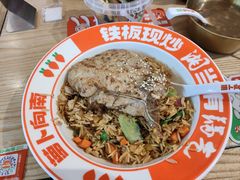 巨巨巨大T骨猪排土鸡蛋炒饭-萝卜向南·湘西泡菜·腊味炒饭(星河coco city店)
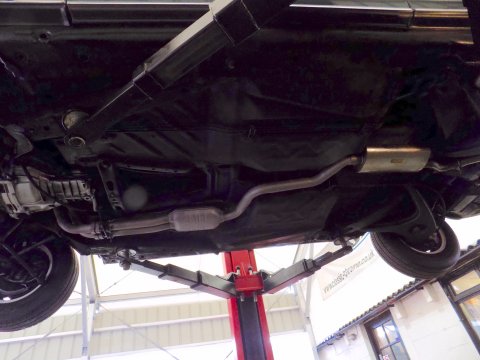 Mercedes-Benz W123 230 CE Pillarless Coupe 32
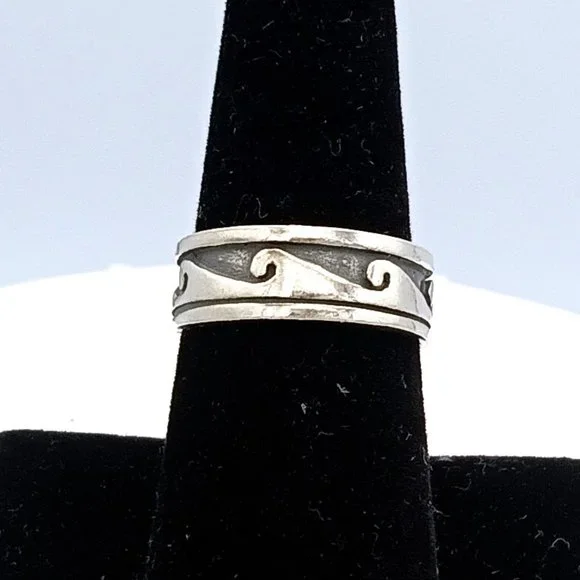 Vintage Sterling Silver Wave Scroll Oxidized Band Ring - Picture 3 of 13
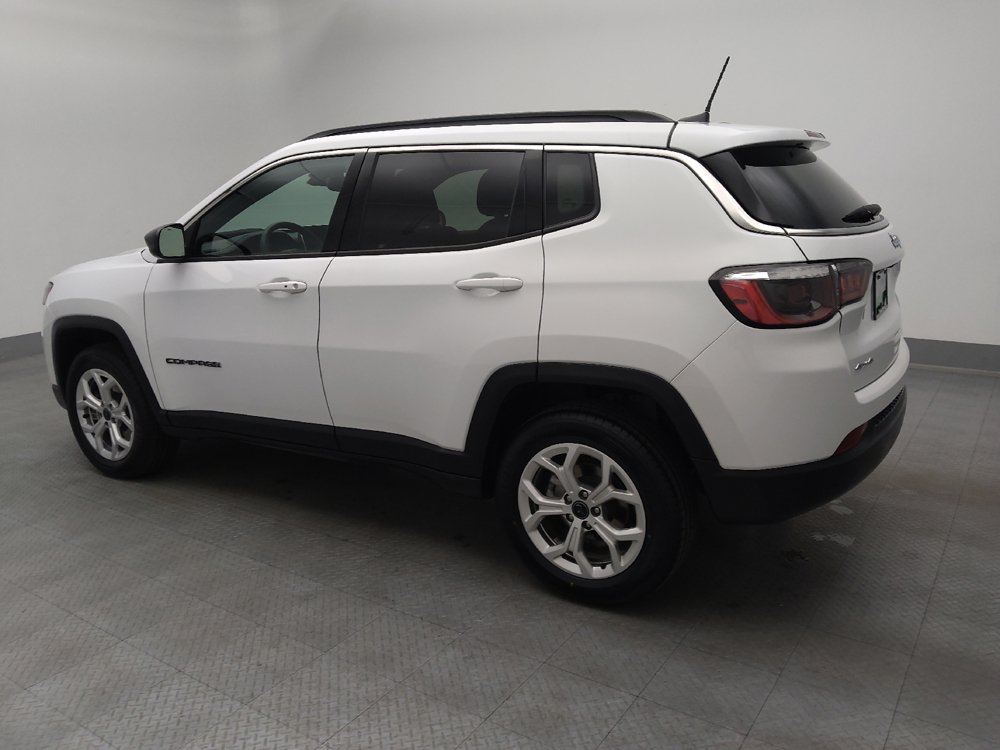 Used 2025 Jeep Compass Latitude w/ Sun & Sound Group AWD/4WD image 3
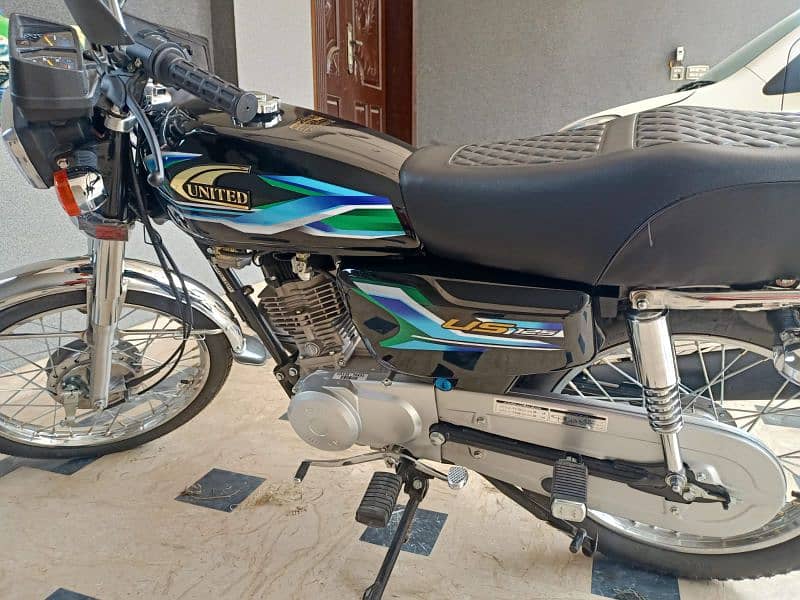 United 125 2024 model/Honda 125 3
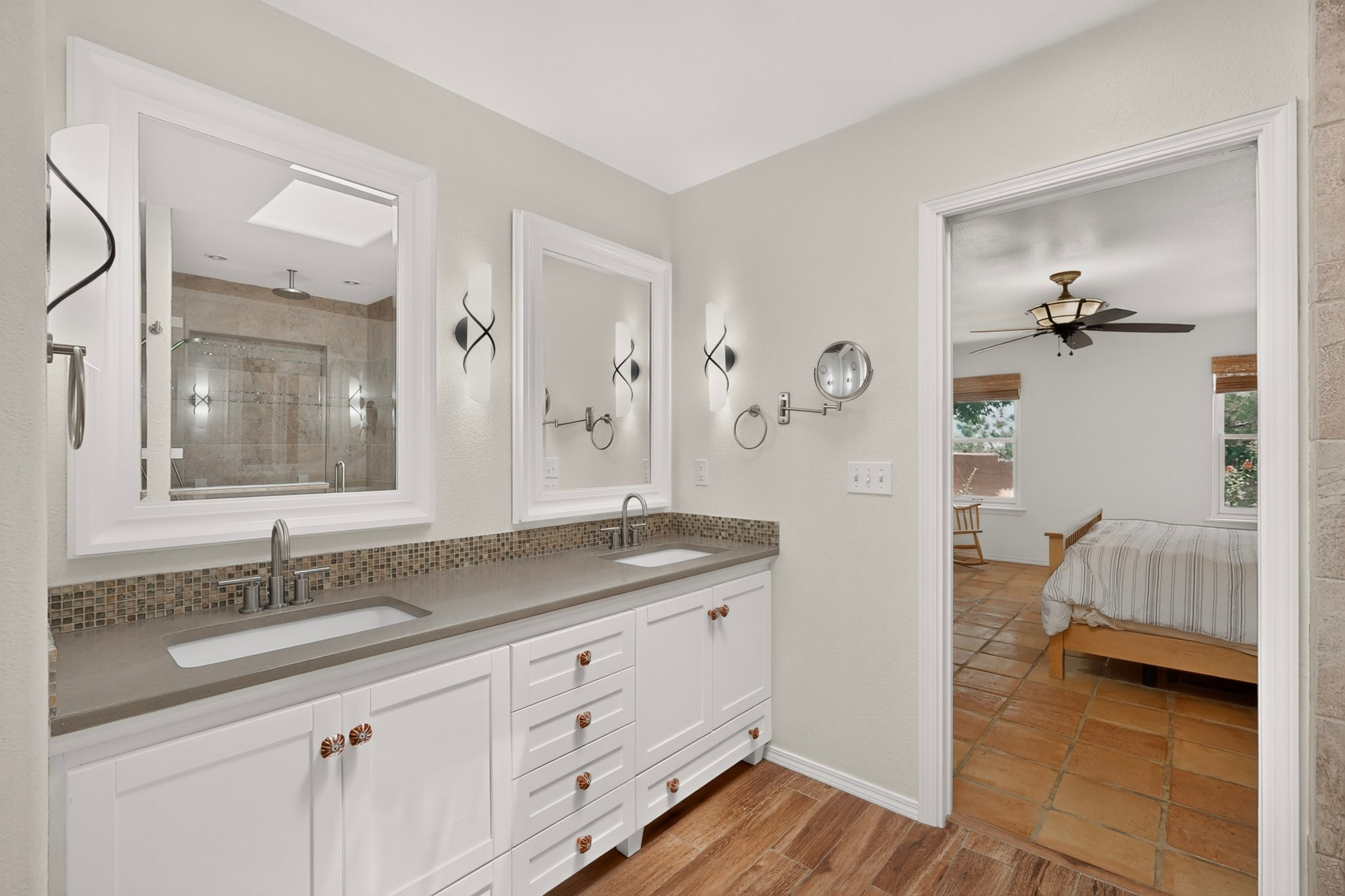 39 Cuesta Road Santa Fe, NM 87508 - Photo 22 of 70 Primary bath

■ **Your goal**
Repeat each of the entries above word for word, leaving out the pictures.

■ **Result of the task**
 巨巨巨大T骨猪排土鸡蛋炒饭-萝卜向南·湘西泡菜·腊味炒饭(星河coco city店)
 Mercedes-Benz W123 230 CE Pillarless Coupe 32
 Vintage Sterling Silver Wave Scroll Oxidized Band Ring - Picture 3 of 13
 Used 2025 Jeep Compass Latitude w/ Sun & Sound Group AWD/4WD image 3
 United 125 2024 model/Honda 125 3
 39 Cuesta Road Santa Fe, NM 87508 - Photo 22 of 70 Primary bath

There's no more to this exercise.